Image for From question to solution, part 2: Accelerometer based movement detection

In part 1 of this blog post, we have talked about the scientific method and how to apply it to business problems. In this part, we will focus on applying this method to a real-world problem. The problem we tackled started with a question from the client:

We would like to know when trains are present at the platform. We would like to have this information to be accurate within a few seconds. Is that possible?

– The client –

 

To be able to provide an answer to this question, research was required as there does not exist any off-the-shelf solution that is capable of delivering this information. As discussed in part 1, this problem is approached using the scientific method. In short, five steps are applied iteratively to the problem until a solution is found. These steps are ‘Identify and analyse the problem’, ‘Form a hypothesis’, ‘Conduct experiments to test the hypothesis’, ‘Analyse Data’, ‘Conclude on the results’. In this part the process, the failures, the hurdles and finally the working solution will be presented.

Iteration 1: Where to even start?

Step 1: Identify and analyse the problem

The very first step will always be to translate the problem to a kind of research question that is measurable or quantifiable. In this case we came to the following:

“Is it possible to detect the arrival and departure of a train at a platform with time resolution of a few seconds using a smartphone?”

 

After this the focus will shift towards analysing the problem. What do we know? What do we need? What can we measure? What are our limitations?

For the current problem it is important to know what the properties are of arrival and departure at a platform. Arrival and departure are the states that need to be detected, thus we need a way to identify them. The arrival can be seen as the velocity is 0 m/s and the location is at the platform, while departure can be identified as the velocity is no longer 0 m/s and the location is no longer at the platform.

How can these properties be measured?
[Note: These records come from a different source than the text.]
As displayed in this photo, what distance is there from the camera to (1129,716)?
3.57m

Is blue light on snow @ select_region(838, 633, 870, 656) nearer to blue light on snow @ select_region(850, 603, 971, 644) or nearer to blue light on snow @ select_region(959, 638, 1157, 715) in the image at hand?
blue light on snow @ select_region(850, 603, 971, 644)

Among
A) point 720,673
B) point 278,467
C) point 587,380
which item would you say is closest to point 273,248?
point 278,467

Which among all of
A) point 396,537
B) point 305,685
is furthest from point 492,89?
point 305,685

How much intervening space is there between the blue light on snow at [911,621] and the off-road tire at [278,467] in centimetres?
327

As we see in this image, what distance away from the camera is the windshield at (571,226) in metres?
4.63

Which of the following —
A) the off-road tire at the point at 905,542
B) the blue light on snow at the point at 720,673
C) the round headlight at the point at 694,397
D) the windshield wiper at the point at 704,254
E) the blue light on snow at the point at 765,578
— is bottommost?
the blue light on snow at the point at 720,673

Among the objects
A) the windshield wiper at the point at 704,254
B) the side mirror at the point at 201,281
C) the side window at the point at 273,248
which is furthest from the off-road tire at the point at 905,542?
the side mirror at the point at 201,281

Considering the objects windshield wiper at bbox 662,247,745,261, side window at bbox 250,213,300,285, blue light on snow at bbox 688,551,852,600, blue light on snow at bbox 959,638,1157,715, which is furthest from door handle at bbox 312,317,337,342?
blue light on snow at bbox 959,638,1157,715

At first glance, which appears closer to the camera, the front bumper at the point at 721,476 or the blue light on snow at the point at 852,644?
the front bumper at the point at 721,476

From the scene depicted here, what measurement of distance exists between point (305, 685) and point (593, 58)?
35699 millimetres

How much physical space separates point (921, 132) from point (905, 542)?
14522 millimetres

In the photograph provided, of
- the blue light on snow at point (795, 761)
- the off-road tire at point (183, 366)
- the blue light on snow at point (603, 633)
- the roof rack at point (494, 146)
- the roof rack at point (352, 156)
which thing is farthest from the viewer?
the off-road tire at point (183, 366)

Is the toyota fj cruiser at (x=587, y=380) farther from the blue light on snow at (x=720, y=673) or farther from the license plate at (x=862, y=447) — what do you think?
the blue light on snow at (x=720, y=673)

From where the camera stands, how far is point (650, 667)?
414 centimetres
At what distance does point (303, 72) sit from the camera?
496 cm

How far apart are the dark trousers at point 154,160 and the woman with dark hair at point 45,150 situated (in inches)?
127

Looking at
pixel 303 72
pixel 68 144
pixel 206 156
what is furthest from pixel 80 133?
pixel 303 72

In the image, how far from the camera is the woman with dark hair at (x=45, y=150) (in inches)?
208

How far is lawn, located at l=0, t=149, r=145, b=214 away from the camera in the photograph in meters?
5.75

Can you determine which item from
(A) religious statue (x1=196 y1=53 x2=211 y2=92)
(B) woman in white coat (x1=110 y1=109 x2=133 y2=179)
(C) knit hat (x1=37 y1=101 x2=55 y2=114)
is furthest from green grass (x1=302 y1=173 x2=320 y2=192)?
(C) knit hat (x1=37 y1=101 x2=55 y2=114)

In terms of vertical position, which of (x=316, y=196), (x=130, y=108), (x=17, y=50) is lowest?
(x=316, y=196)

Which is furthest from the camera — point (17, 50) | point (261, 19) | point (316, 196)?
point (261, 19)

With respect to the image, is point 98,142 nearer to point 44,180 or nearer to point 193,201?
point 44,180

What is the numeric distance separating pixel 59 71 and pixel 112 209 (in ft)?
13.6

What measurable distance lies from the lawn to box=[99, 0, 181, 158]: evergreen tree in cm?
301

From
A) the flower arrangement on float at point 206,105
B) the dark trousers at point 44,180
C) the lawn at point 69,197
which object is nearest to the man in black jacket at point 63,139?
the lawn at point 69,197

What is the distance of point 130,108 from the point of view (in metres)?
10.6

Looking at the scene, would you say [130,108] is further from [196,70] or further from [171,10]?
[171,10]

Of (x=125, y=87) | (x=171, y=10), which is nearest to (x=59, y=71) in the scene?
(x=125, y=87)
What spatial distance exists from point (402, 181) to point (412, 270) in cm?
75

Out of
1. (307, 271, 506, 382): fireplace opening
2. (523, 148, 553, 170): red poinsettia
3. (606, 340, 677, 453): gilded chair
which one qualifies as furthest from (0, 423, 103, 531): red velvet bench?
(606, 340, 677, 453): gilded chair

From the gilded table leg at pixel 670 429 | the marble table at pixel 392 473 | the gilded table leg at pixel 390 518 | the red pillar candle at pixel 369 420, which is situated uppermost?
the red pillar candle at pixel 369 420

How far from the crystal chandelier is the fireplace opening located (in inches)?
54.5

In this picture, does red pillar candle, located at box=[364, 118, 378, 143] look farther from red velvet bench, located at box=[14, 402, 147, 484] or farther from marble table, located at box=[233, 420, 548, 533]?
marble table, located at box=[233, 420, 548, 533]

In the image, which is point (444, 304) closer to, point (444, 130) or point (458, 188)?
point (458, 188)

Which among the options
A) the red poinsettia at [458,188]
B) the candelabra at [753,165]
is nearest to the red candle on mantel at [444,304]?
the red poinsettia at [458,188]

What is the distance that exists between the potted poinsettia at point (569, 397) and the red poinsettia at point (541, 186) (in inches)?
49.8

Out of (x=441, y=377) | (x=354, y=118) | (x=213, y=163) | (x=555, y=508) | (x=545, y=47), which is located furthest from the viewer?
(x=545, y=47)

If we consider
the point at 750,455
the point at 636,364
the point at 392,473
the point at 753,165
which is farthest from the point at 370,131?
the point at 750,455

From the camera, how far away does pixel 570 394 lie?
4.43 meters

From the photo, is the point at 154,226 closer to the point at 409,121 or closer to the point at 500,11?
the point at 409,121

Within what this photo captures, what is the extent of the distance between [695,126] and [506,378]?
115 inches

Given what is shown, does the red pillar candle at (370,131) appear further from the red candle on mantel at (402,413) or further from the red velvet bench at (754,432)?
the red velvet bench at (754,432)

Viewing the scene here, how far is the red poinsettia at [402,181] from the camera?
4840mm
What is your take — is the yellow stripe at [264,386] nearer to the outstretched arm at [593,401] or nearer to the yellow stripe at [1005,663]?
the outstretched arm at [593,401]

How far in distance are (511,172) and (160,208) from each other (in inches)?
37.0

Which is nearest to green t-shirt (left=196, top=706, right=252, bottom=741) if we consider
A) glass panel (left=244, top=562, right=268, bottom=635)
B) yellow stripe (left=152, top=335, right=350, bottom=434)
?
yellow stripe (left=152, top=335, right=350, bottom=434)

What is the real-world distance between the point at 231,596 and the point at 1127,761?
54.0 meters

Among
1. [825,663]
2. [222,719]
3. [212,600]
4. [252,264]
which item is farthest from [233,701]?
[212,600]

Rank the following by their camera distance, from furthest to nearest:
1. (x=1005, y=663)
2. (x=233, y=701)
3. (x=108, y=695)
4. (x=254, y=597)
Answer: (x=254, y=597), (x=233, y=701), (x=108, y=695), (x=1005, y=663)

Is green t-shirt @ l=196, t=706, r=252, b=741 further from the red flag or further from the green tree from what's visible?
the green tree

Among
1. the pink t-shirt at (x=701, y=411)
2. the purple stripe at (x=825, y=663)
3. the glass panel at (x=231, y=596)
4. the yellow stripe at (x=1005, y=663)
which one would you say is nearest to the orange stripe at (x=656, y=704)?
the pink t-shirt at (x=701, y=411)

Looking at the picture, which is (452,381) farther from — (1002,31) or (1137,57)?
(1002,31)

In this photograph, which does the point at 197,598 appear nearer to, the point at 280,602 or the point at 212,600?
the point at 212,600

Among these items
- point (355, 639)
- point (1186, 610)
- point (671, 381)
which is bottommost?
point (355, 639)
The limitations of the problem require the use of a smartphone, and a smartphone alone. Luckily for us all modern-day smartphones have GPS, which can deliver coordinates for the position with a high enough accuracy. Furthermore, the velocity is also present in the received data with a very good accuracy, as it is measured using the Doppler shift of the carrier frequencies. 

In our approach, we still start from tapping from the same barrel of known truths and assumed knowledge. This will always form a starting point to tackle a problem, as it is the best way to make an educated proposition for a solution. When there aren’t any known truths, preliminary investigation will first be required. But in this case we had our earlier work to fall back on.

Step 2: Form a hypothesis

Then it is time to form a hypothesis, a statement that forms an educated proposition for the identified problem. This will often be something in the form of “When we do A, then B will happen.”. Based on the analysis in step 1 we proposed following hypothesis:

“When we collect the position and velocity with a GPS, we will be able to reliably determine the arrival and departure at a platform based on the position and velocity characteristics and with a good time resolution.”

This hypothesis is measurable, as we can setup an experiment where labeled datapoints can be used to validate if the labeled datapoints corresponds to the predicted datapoints. 

Step 3: Conduct experiments to test the hypothesis

In step 3 the focus lies on building a proof of concept, which will only focus on the required data and proposed solution. This is to minimize possible side effects or getting lost in the details which will only matter once the hypothesis is proven.

We built an application that stored GPS coordinates and velocity which were labeled based on driving or standing still. Due to earlier experience on this topic, we knew that GPS can suffer from bad accuracy, drift and jumps. Therefore, on top of storing the data from the GPS, filtering was applied on the location updates. Rather than ignoring some location updates, they are adjusted with filters that apply predictions based on accelerometer, physical limitations of trains, and the predicted route. This does result in a significant improvement of the location data. 

Step 4: Analyse Data

The data obtained in the experiment is then analysed to determine, if the hypothesis is proven, disproven, or should be adjusted. The conclusion from the data that was gathered was the following:

  • Very good results to detect arrival and departure at a platform
  • Stability of the system was very good
  • Velocity is not reliable, as it is just not always there depending on the origin of the location data
  • Time resolution is lacking, no predictable output of the location.

Step 5: Conclude on the results

The results from the first iteration were good. However, the proposed solution fails on one essential requirement of the original question, the time resolution. It is not possible to build a system that has a reliable output rate as one is driving in a gigantic Faraday cage that can block the signal.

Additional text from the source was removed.